We recently installed 2 4402 WLCs. I configured Mobility group and split the APs between 2 WLCs by configuring Primary Controller on each AP. No secondary or tertiary Controller was configured.
Now when WLC1 goes down, the APs on WLC1 register with the WLC2. However, when WLC1 comesback up the APs don't fall back to WLC1. They stay associated with WLC2 until they are rebooted.
is this normal or am i missing anything?
As gmccall pointed out ...
If you set AP fall back the APs will fall back to their main controller once the controller comes back online. Do keep in mind, this may be a slow process. They dont all jump at once ..
you can find this on your controller @:
Controller (TAB on dashboard) --> AP FALL BACK (drop down ENABLE)
thanks for your replies guys. Actually the AP fall back is enabled. the mobility group is also configured however in the mobility summary the control path shows down and mping and eping fails between the controller. The controller management IPs are in same subnet and no firewall blocking the required ports for mobility.
It turns out that i had the local WLC in Local Mobility Group and other WLC in the one i created. doh!!!.
it works now. I changed the names so they both are in same group.
I appreciate all your help.
We currently have only one WLC on our network. Is it possible to configure the AP's to use default settings when a WLC goes down or is not available? Or do we need a second controller?
I think your question is, "if the controller goes down, can the APs still service clients".
If that is your question, your anwser is no. If your controller does down so will the connecitivy to your APs (unless you use HREAP local switching).
Thank George, I am using HREAP local switching for all my WLAN's. What exactly is HREAP.
How can I safely test this during normal hours? Disconnect WLC from network?
Here is an HREAP design and deployment guide that should get you off and running:
Hybrid Remote Edge Access Point (H-REAP) is a wireless solution for branch office and remote office deployments. It enables customers to configure and control access points in a branch or remote office from the corporate office through a wide area network (WAN) link without deploying a controller in each office. The H-REAP access points can switch client data traffic locally and perform client authentication locally when the connection to the controller is lost. When connected to the controller, H-REAPs can also tunnel traffic back to the controller.
How do you plan on using HREAP? Do you have local / remote offices? If you plan to use this on an your internal hospital network you may want to rethink your design, if its large HREAP isn't a wise choice.
Also read the section on security. What are you using for layer 2 security for your wireless clients?
I will review that document.
Our deployment is very small, 4 units/hallways in our primary facility. The same in our remote offices. We use WPA2+PSK for security. All our facilities are connected via ptp IPSec vpn using Cisco Routers over Verizon FIOS.

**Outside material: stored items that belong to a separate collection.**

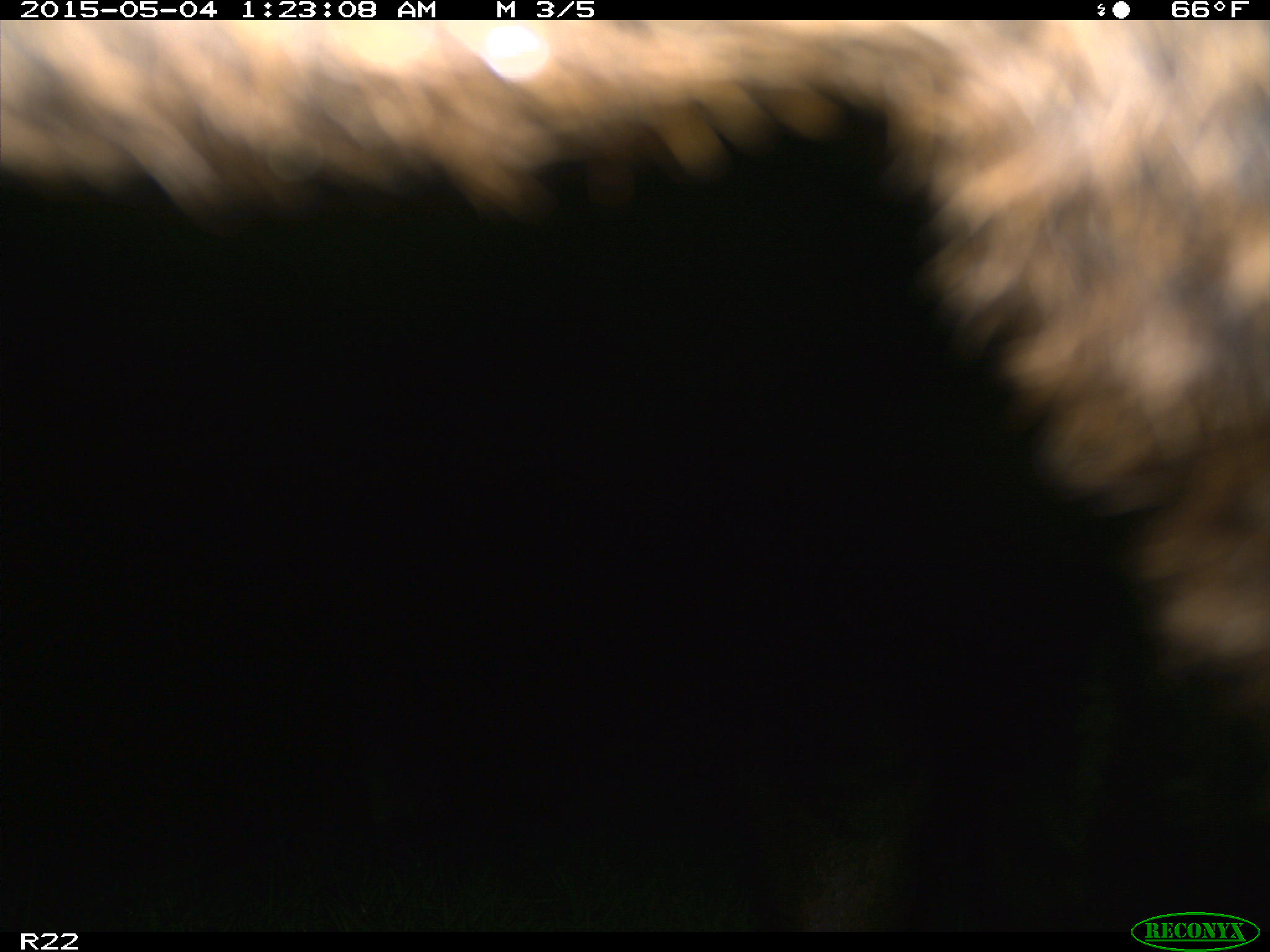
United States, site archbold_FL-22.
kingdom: Animalia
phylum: Chordata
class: Mammalia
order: Artiodactyla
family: Bovidae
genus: Bos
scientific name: Bos taurus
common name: domestic cow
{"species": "Bos taurus (domestic cow)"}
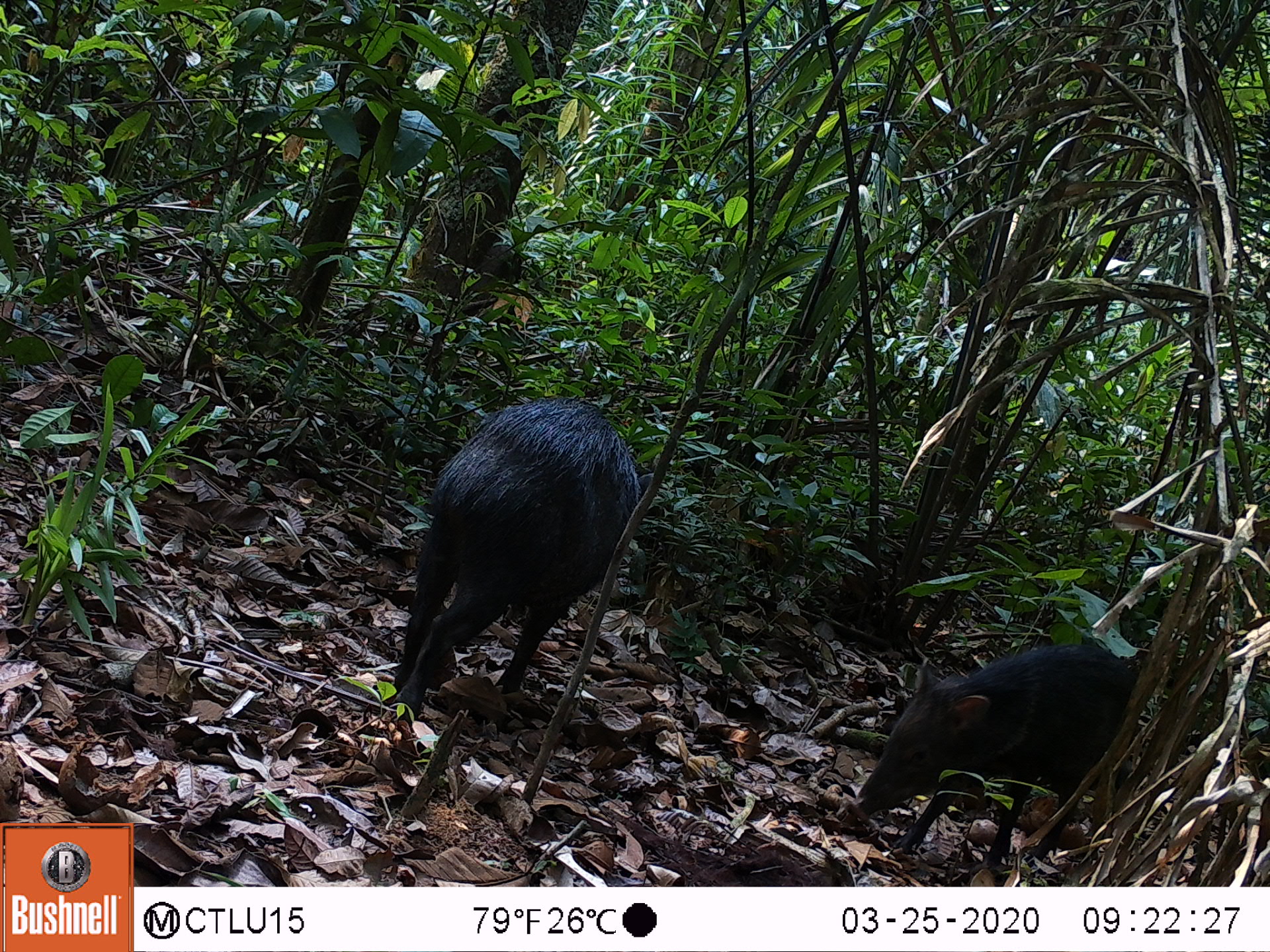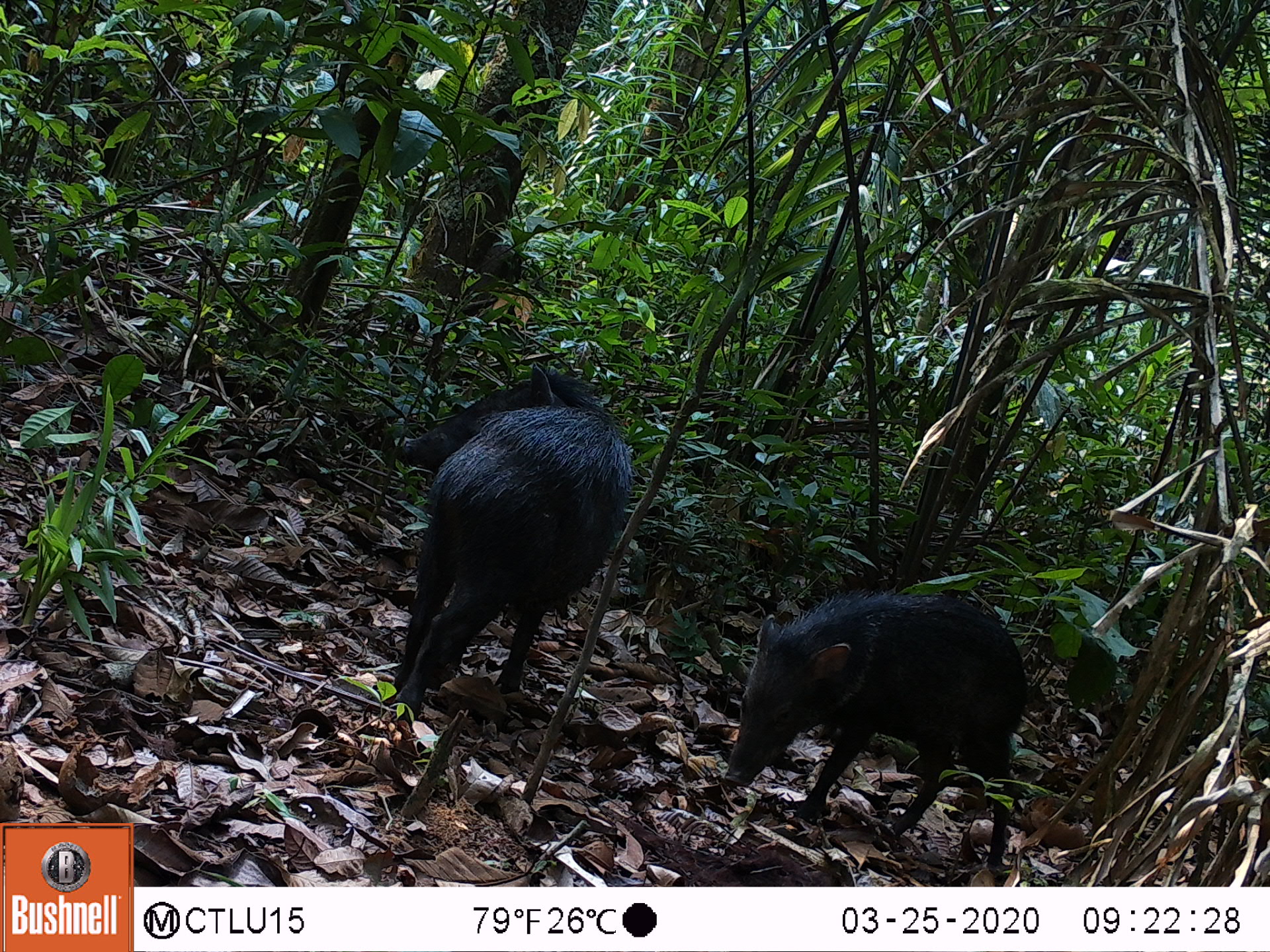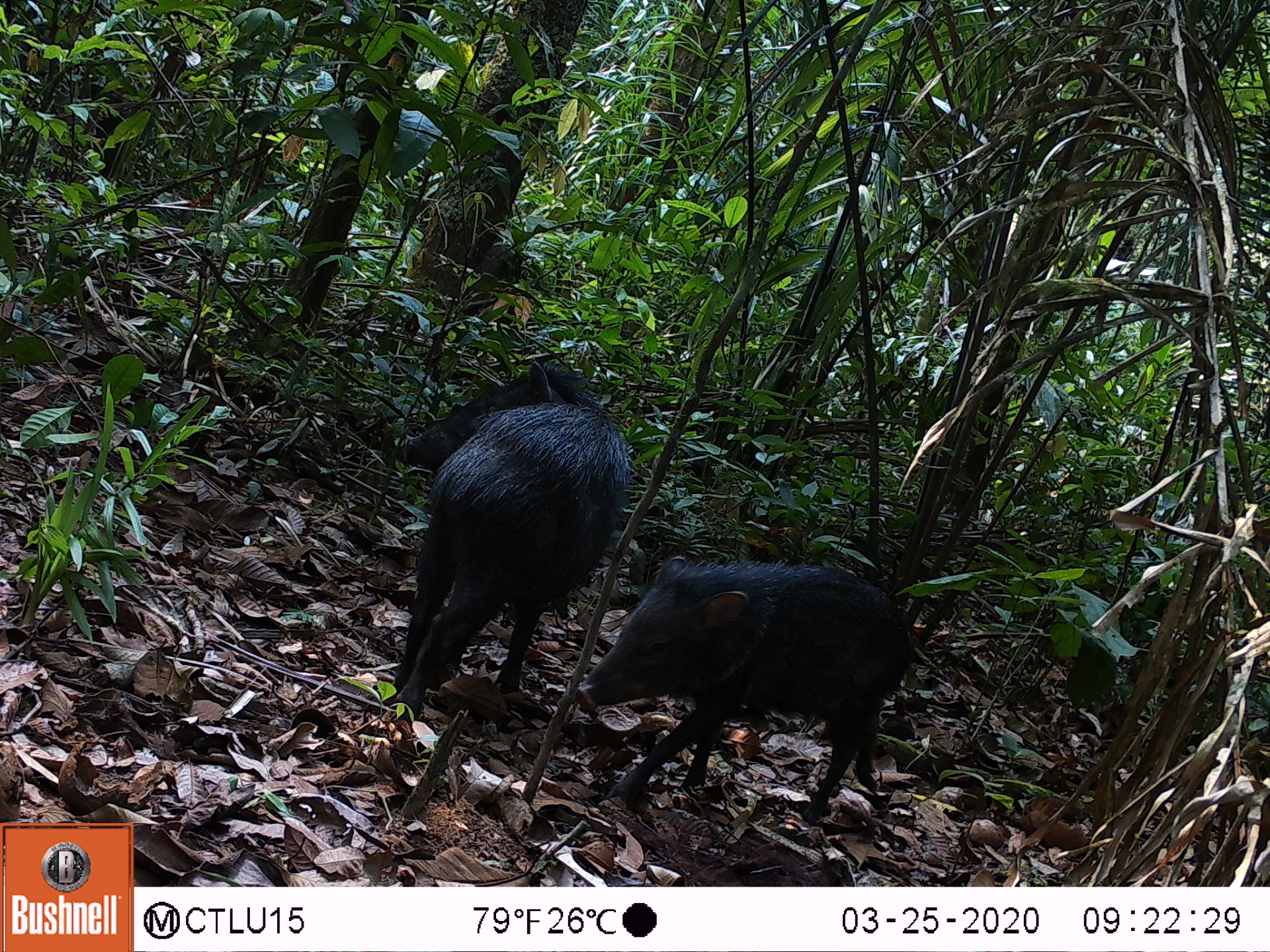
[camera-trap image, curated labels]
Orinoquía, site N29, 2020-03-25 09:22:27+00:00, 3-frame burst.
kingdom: Animalia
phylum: Chordata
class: Mammalia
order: Artiodactyla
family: Tayassuidae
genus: Pecari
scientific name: Pecari tajacu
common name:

You say if it's a large enviroment, HREAP is not a good choice. Why is that?
When I mean large enviroment i mean a large hospital all deployed in HREAP APs. Funny, i had another engineer wanting to design his entire hospital with HREAP.
In my consulting days i designed and deployed 50 remote offices with HREAP in NYC. Works great for remote offices so long as you arent using 802.1x....
I understand there is extra processing used when deploying HREAP (per TAC), this is why they limited the amount of access points in HREAP (in the ealry days 2 - 3 years ago), but since then they have opened it up.
George, your input is much appreciated. I will mostly likely add more controllers in the future, but for now, this will work considering our size.
One last question, H-REAP was designed for remote offices, but will it work in the central office as well?
yup, but keep in mind, like the remote offices, if their apps reside central wise what value is there to wireless if you cant get to your apps should the central go down?
Back to the offices i did .... their apps/server farm resided in a local off site. If their central went down their wireless still worked, but their apps were hosed... so they could gain access
to wireless but go nowhere....
I see your point. All of our facilities use the wireless for three main functions. Medcarts, point-of-care kiosks and resident wireless access.
The app for Medcarts is hosted at an off-site vendor.
The app for Kiosks is hosted on-site locally at either facility.
Wireless access for residents is not a high priority. We provide it free of charge.
I was preparing more for a hardware failure of the WLC, not so much for an Internet failure. Is this a good way of thinking?
How can I safely test this during normal hours?
Reboot your WLC while associated. If H-REAP is working during the reboot stage, you should not loose your association and/or authentication.